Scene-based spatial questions
>> begin

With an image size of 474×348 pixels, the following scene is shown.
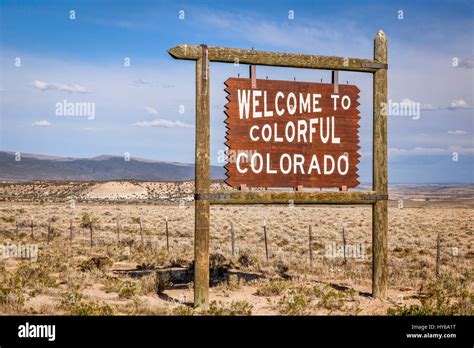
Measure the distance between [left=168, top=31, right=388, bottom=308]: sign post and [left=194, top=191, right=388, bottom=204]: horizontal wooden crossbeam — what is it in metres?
0.02

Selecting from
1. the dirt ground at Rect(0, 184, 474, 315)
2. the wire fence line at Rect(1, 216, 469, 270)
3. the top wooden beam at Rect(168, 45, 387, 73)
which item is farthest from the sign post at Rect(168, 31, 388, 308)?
the wire fence line at Rect(1, 216, 469, 270)

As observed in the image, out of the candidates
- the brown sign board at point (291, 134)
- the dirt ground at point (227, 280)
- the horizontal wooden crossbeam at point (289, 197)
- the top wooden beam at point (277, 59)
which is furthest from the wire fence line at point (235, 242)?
the top wooden beam at point (277, 59)

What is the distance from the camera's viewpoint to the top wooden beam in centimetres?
986

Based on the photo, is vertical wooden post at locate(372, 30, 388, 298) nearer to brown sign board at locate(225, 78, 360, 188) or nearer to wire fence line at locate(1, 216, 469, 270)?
brown sign board at locate(225, 78, 360, 188)

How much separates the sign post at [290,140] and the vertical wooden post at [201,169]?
2 centimetres

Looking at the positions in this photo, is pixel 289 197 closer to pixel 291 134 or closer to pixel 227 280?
pixel 291 134

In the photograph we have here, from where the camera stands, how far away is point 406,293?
496 inches

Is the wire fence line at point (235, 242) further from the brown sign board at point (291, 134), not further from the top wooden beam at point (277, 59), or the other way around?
the top wooden beam at point (277, 59)

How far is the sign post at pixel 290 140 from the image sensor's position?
32.6ft

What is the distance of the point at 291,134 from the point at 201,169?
200cm

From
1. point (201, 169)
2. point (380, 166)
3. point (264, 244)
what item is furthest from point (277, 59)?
point (264, 244)

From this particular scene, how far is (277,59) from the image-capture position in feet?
34.5
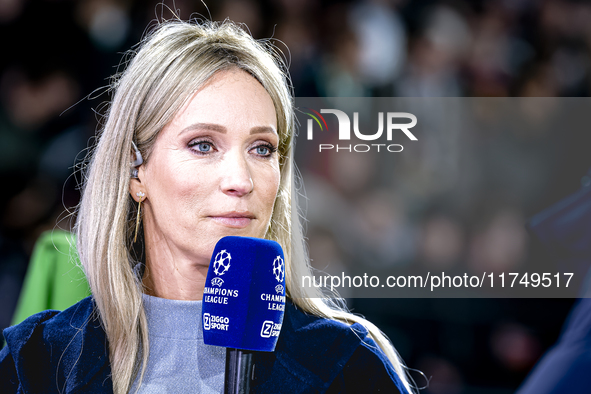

>> end

Return every line of the material that contains the word "dirt".

RESULT:
1. the dirt ground at Rect(0, 184, 474, 315)
- the dirt ground at point (227, 280)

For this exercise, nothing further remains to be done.